AI experts from around the world are gathering in Vancouver BC this week for ICLR 2018, the sixth International Conference on Learning Representations, to present the latest advances in AI Learning Representations. Research from Facebook will be presented in peer-reviewed publications and posters. Our researchers and engineers will also be leading and presenting numerous workshops throughout the week.
Join us on LIVE from ICLR 2018
For the first time, we’ll be hosting a Facebook LIVE, and streaming many of the ICLR Main sessions from the ICLR Facebook page, starting Monday at 9:00am PST. Be sure to tune in if you can’t be there in person.
Facebook Research at ICLR 2018:
Mastering the Dungeon: Grounded Language Learning by Mechanical Turker Descent
Zhilin Yang, Saizheng Zhang, Jack Urbanek, Will Feng, Alexander Miller, Arthur Szlam, Douwe Kiela, Jason Weston
Contrary to most natural language processing research, which makes use of static datasets, humans learn language interactively, grounded in an environment. In this work we propose an interactive learning procedure called Mechanical Turker Descent (MTD) that trains agents to execute natural language commands grounded in a fantasy text adventure game. In MTD, Turkers compete to train better agents in the short term, and collaborate by sharing their agents’ skills in the long term. This results in a gamified, engaging experience for the Turkers and a better quality teaching signal for the agents compared to static datasets, as the Turkers naturally adapt the training data to the agent’s abilities.

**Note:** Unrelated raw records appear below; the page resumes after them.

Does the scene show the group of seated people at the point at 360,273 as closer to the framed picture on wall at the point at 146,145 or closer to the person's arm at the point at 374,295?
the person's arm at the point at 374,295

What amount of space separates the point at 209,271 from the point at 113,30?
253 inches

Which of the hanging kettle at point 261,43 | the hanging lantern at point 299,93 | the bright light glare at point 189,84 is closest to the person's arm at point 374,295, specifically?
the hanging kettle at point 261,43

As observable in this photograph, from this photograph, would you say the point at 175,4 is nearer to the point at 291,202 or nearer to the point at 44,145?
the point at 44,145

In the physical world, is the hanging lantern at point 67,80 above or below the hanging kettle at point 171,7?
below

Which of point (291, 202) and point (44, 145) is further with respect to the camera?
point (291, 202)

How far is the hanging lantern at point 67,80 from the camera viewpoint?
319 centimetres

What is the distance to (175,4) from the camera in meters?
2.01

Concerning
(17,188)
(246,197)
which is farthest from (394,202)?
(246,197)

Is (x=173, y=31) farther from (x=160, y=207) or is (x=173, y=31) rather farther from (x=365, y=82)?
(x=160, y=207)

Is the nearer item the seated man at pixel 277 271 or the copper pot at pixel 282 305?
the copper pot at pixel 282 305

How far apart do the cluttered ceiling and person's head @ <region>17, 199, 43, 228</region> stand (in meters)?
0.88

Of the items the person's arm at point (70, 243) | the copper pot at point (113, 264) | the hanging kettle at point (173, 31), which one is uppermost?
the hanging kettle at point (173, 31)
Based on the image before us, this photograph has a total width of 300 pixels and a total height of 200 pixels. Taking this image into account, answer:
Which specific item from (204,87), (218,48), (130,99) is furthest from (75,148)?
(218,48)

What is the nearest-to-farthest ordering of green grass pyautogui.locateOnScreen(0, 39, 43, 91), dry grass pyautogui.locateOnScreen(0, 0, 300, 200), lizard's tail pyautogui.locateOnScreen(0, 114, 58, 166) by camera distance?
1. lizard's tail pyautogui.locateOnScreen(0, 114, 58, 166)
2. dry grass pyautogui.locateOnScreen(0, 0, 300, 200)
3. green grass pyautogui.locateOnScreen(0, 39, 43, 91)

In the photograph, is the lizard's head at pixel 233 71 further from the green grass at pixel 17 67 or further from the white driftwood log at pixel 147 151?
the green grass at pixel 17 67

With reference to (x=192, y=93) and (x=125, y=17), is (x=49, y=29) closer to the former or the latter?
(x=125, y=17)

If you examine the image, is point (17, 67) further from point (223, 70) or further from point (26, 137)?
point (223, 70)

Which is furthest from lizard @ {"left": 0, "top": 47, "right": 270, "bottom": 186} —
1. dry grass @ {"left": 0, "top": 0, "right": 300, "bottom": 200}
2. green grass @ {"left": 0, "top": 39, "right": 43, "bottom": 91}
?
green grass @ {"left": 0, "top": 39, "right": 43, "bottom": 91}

Intrinsic Motivation and Automatic Curricula via Asymmetric Self-Play
Sainbayar Sukhbaatar, Zeming Lin, Ilya Kostrikov, Gabriel Synnaeve, Arthur Szlam, Rob Fergus
We describe a simple scheme that allows an agent to learn about its environment in an unsupervised manner. Our scheme pits two versions of the same agent, Alice and Bob, against one another. Alice proposes a task for Bob to complete; and then Bob attempts to complete the task. In this work we will focus on two kinds of environments: (nearly) reversible environments and environments that can be reset. Alice will “propose” the task by doing a sequence of actions and then Bob must undo or repeat them, respectively. Via an appropriate reward structure, Alice and Bob automatically generate a curriculum of exploration, enabling unsupervised training of the agent. When Bob is deployed on an RL task within the environment, this unsupervised training reduces the number of supervised episodes needed to learn, and in some cases converges to a higher reward.

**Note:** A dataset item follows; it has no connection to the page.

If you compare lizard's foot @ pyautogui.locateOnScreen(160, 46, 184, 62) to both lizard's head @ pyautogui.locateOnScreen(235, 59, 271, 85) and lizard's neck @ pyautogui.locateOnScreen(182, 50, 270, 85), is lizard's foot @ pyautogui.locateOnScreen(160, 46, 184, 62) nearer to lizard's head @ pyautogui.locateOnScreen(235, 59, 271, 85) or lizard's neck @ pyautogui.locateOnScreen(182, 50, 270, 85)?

We let agents who speak different languages play a referential game where they have to pick out the correct image. They learn to translate each other’s language to their own “native language” as they get better at playing the game. This kind of translation, without any parallel data from professional translators, is an interesting new research direction for the community, that has recently been gaining traction. Our approach works really well, considering that there is no aligned data and that our training objective is a referential game, rather than directly learning to translate. Learning to translate like this is natural, as it is similar to how humans learn other languages, i.e., by communicating with each other in a shared (visual) environment. In addition to showing that we can achieve this kind of “emergent” translation in multi-agent settings, we highlight several interesting use-cases, such as learning to translate “alien” languages by showing them pictures, and building and examining linguistic communities.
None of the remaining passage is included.